Known error messages

Incorrect password

Example output:

Switch login password:
Traceback (most recent call last):
File "./nae_upload.py", line 57, in <module>
platform = system.json()
File "/usr/lib/python3.6/site-packages/requests/models.py", line 898, in json
return complexjson.loads(self.text, **kwargs)
File "/usr/lib64/python3.6/site-packages/simplejson/__init__.py", line 518, in loads
return _default_decoder.decode(s)
File "/usr/lib64/python3.6/site-packages/simplejson/decoder.py", line 373, in decode
raise JSONDecodeError("Extra data", s, end, len(s))
simplejson.errors.JSONDecodeError: Extra data: line 1 column 5 - line 1 column 27 (char 4 - 26)
Script already loaded

Example output:

Switch login password:
L2X-Watchdog NAE script is already installed on sw-spine-001.
L2X-Watchdog NAE script is already installed on sw-spine-002.

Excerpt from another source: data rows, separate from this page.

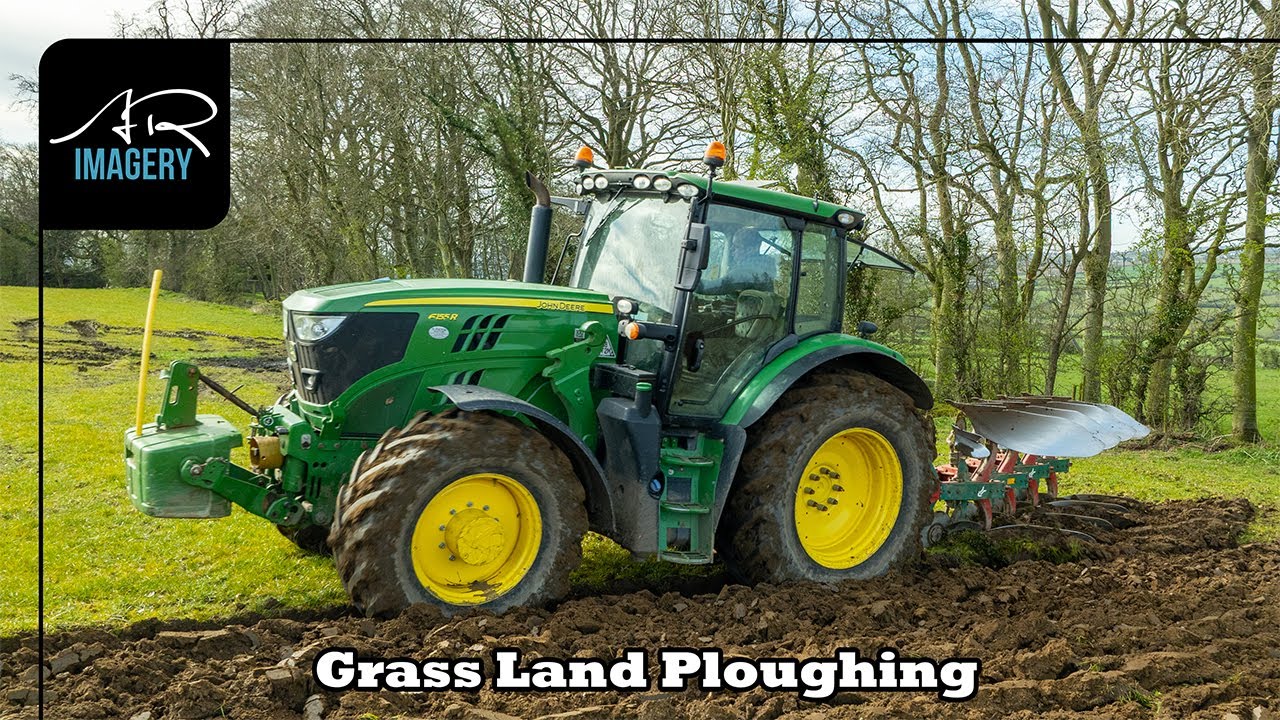 Spring Crop Prep | 6155R & Kverneland 4 Furrow Plough Working Purcell Farms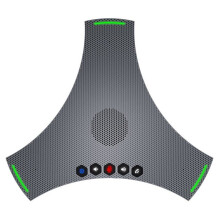Omni-Directionele Microfoon, Draagbare Conferentieluidspreker, -5M Opnameradius,  Draadloze USB-Cascademicrofoon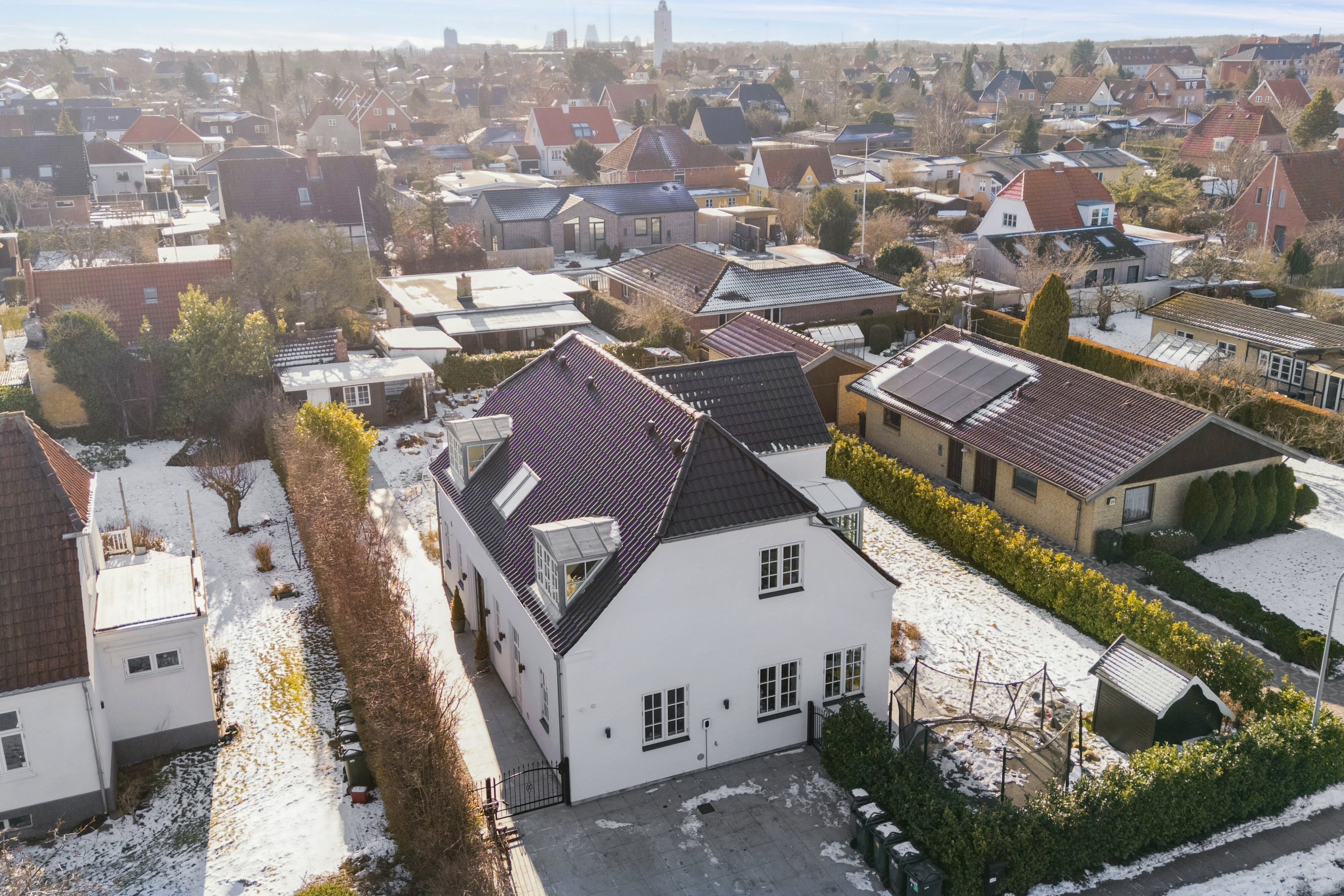 Fremhævet luftfoto billede i fuldskærmstilstand. Billede af Strøbyvej 28, 2650 Hvidovre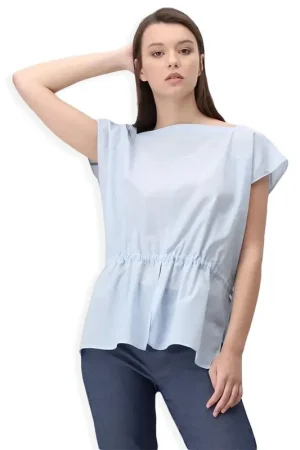 Offerta Del Giorno Oroblu Camicia Abbigliamento Pull-On Tops Light Popeline Top VOBT66925 S48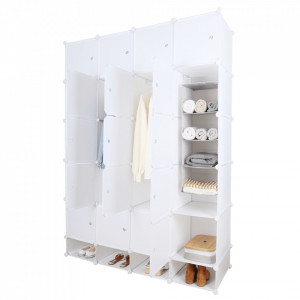 Dulap multifuncţional modular, alb - TP288650 - Img 1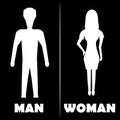 Man and Woman Restroom Symbol Icon. Vector illustration Royalty Free Stock Photo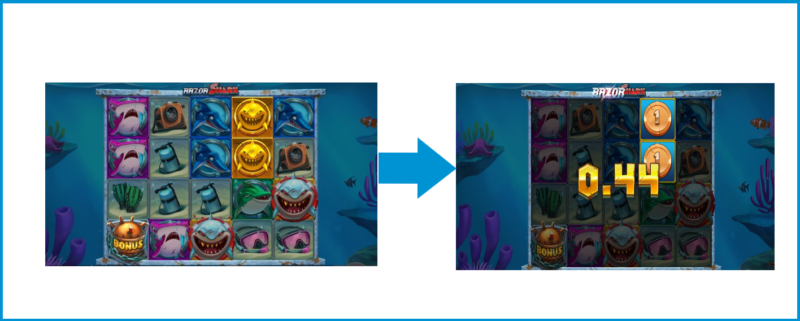 razor shark golden shark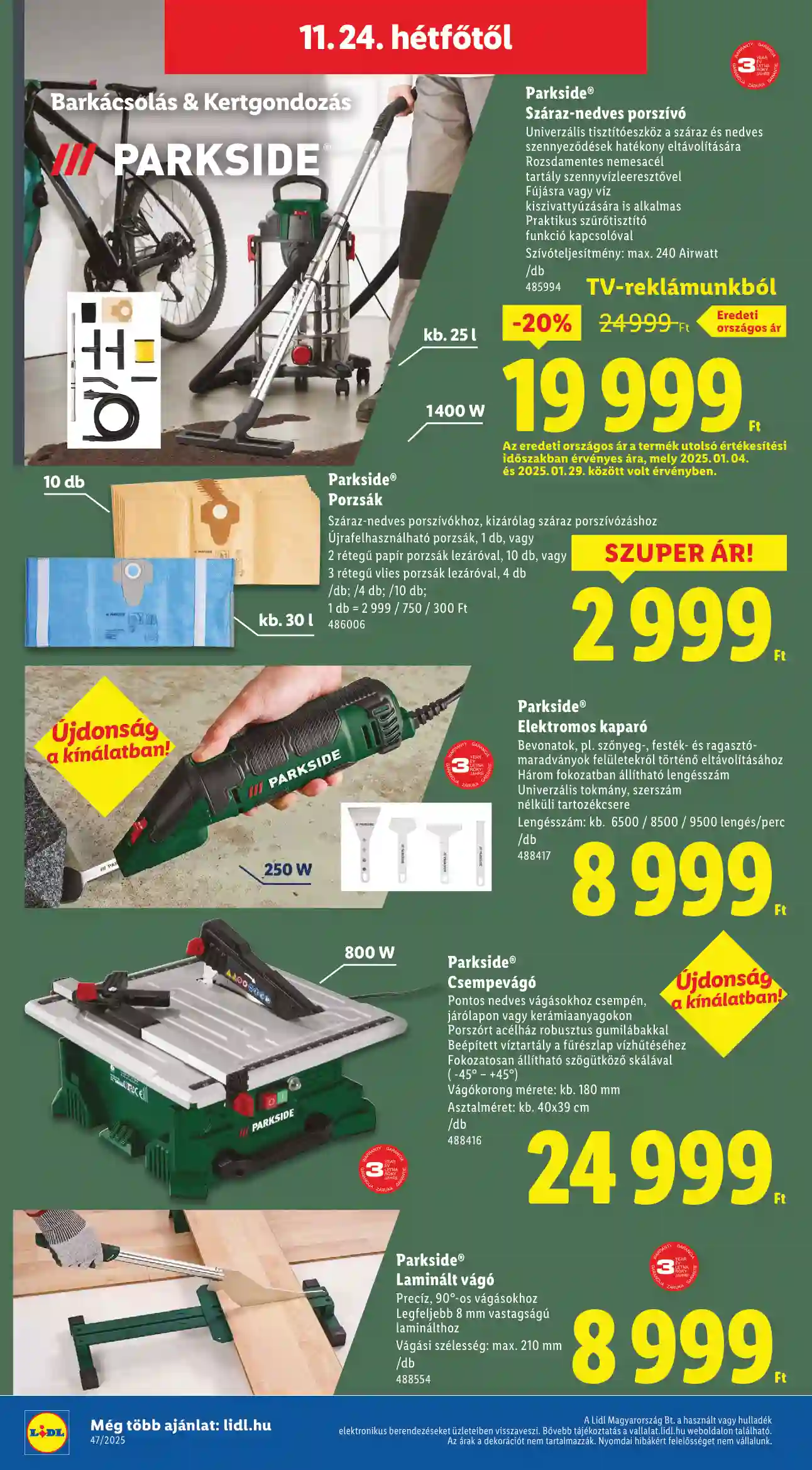 Lidl akciós újság 47. hét (Érvényes 11.20-tól) (37 oldal)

Manual install of the NAE script

  1. Download the NAE script to a system with web access to a AOS-CX device.

    See Script locations for links to the script.

  2. Log in to an AOS-CX device via the Web User Interface.

  3. Navigate to the Scripts page.

    1. Click on the Analytics section on the left.

    2. Click on the Scripts button in the top, middle section.

  4. On the Scripts page, click the Upload button and select the NAE script on the local system.

    This will install the NAE script to the AOS-CX device.

  5. Create an agent to run the script.

    1. On the Scripts page, click the Create Agent button.

    2. When prompted, enter any name for the agent. All other values should be left as default.

    3. Click Create.

  6. Confirm that the Agent is running.

    1. Navigate to the Agents page.

    2. Click on the agent created in the previous step.

    3. Confirm that it is running and no errors have been generated.